Uno sguardo onesto ai sistemi di produzione attuali (come le nostre città) mostra come essi siano altamente sbilanciati in termini di consumo di risorse e come la loro esistenza sia basata sull’introitare continuamente risorse e energia, ben lungi dalla autosussistenza di lungo temine.

Se non vogliamo condannarci a un destino fatto di un trasferimento su un altro pianeta – destino ineludibile se consideriamo lo sbilanciamento di risorse nei sistemi umani che abbiamo appena descritto – possiamo solo sperare che i processi di produzione si trasformino e divengano decentrati, distribuiti, polverizzati.

Abbiamo bisogno di un nuovo modello in cui vengono prodotte le merci Just in Time: quando ce n’è esigenza, in contrasto con la produzione di massa.

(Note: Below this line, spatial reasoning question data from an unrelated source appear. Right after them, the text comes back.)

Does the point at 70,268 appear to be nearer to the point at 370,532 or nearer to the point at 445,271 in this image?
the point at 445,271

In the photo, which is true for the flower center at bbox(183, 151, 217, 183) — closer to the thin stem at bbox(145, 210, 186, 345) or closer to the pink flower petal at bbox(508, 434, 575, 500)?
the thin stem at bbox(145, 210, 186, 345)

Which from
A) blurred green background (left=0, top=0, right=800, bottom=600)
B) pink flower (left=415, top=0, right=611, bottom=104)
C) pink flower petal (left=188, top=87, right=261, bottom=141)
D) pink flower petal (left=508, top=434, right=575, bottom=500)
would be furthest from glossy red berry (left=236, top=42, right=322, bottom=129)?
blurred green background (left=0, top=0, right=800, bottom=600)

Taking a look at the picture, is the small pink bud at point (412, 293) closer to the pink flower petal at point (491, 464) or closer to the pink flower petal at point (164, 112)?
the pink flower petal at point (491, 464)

Per arrivare a questo dobbiamo cambiare il nostro approccio alla progettazione degli oggetti. Dobbiamo renderla collaborativa e, soprattutto, più tollerante e adattabile ai materiali e ai lavoratori che sono disponibili a livello locale.

La condivisione della conoscenza ci aiuterà a superare la mancanza di competenze, ma abbiamo bisogno di trovare nuovi modi di accedere alle materie prime di cui avremo bisogno.

La progettazione degli oggetti di uso quotidiano diventerà più “invariante” a materiali disponibili, mentre allo stesso tempo saremo in grado di produrre questi stessi materiali localmente. Materiali che saranno definiti dalle loro proprietà, non dalle materie prime che li compongono.

Mentre progetti come Open Materials, Open Structures o Open Source Ecology stanno facendo grandi progressi nella progettazione di commons fisici, emergono altrettanti approcci per la creazione di oggetti di uso comune.

Progetti ambiziosi come custommade o anche l’italiano Slowd.it (che sta per lanciare la versione internazionale Slowd.eu, con l’obiettivo di creare una rete di designer e luoghi per la produzione artigianale) mostrano che la promessa che un modo diverso di relazionarsi con produzione e consumo è possibile e, da un certo punto di vista, inevitabile.